In search of support, I started to follow local vegans on Instagram. I couldn't help but notice uncanny similarities between many of the accounts I found. Their posts were all smoothie bowls or masses of exotic fruits and cooked starches, interspersed with pictures of animals under duress. Everybody in the community was using the same hashtags - #adelaidevegans #veganfood #whatveganseat #carbthefuckup - signifying their membership to club vegan. Everybody seemed to cycle or do yoga and, I confess, so did I. The bike was definitely a mistake. I can barely walk in a straight line.

practicallyvegan 1
Pictured: Mallory Steele

Another post I often saw was “food-porn” captioned with a sarcastic rant about the supposedly restrictive nature of a vegan diet - picking fun at the ignorance of non-vegans whilst simultaneously reaffirming veganism’s status as alternate. Vegans campaign for a vegan world, yet this idea of being deviant from the mainstream is so important to vegan culture. Then there were the collective nouns: ‘us’ to refer to ‘vegans’ and ‘people’ to refer to anyone else. Through this language, non-vegans become an oppressive majority, and vegans become non-people. When has segregation ever promoted progress? Activism is ineffective when it alienates anyone who thinks differently and only reaches those who already agree.
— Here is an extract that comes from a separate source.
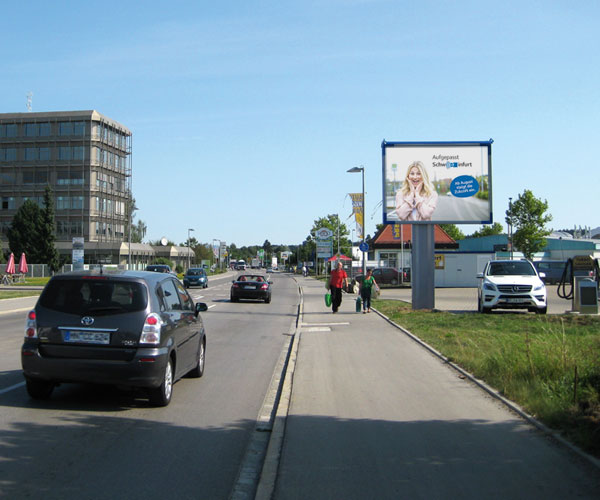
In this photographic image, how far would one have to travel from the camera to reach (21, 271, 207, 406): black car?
23.3 feet

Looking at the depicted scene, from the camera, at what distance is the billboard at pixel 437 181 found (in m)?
23.0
This is why I stopped calling myself vegan.

My personal experience of veganism was that it operates like an ideology. Refusing to benefit from systems that take advantage of animals is undoubtedly admirable, but it has to be done on your own terms. By functioning as a set of intransigent rules, veganism - or any label - can strip individuals of their ability to think independently.

As a vegan, I consumed only what the ideology allowed. My personal values were deemed secondary to the values that veganism dictated. When I rejected the phone case that my dad gave me, I prioritised veganism over family. When I chose to eat nothing at a dinner with my friends, I prioritised veganism over social participation. It was only when I shed the label that everything I consumed became a conscious decision that affirmed my own values. I don’t buy cheese from the supermarket, but I’ll eat an arancini ball at a party - and I’m okay with that.

We use labels to identify ourselves, yet at the same we can lose our identities to them. When I decided to “go vegan”, my intention was to make a positive impact by refusing to consume agricultural produce. However, in doing so I lost touch with parts of myself. Now, as the curator of my own consumption, I am able to live the way I choose and maintain the relationships that were slipping away from my vegan self. I live with compassion. I live on my own terms. I live, not as a vegan, but as a person.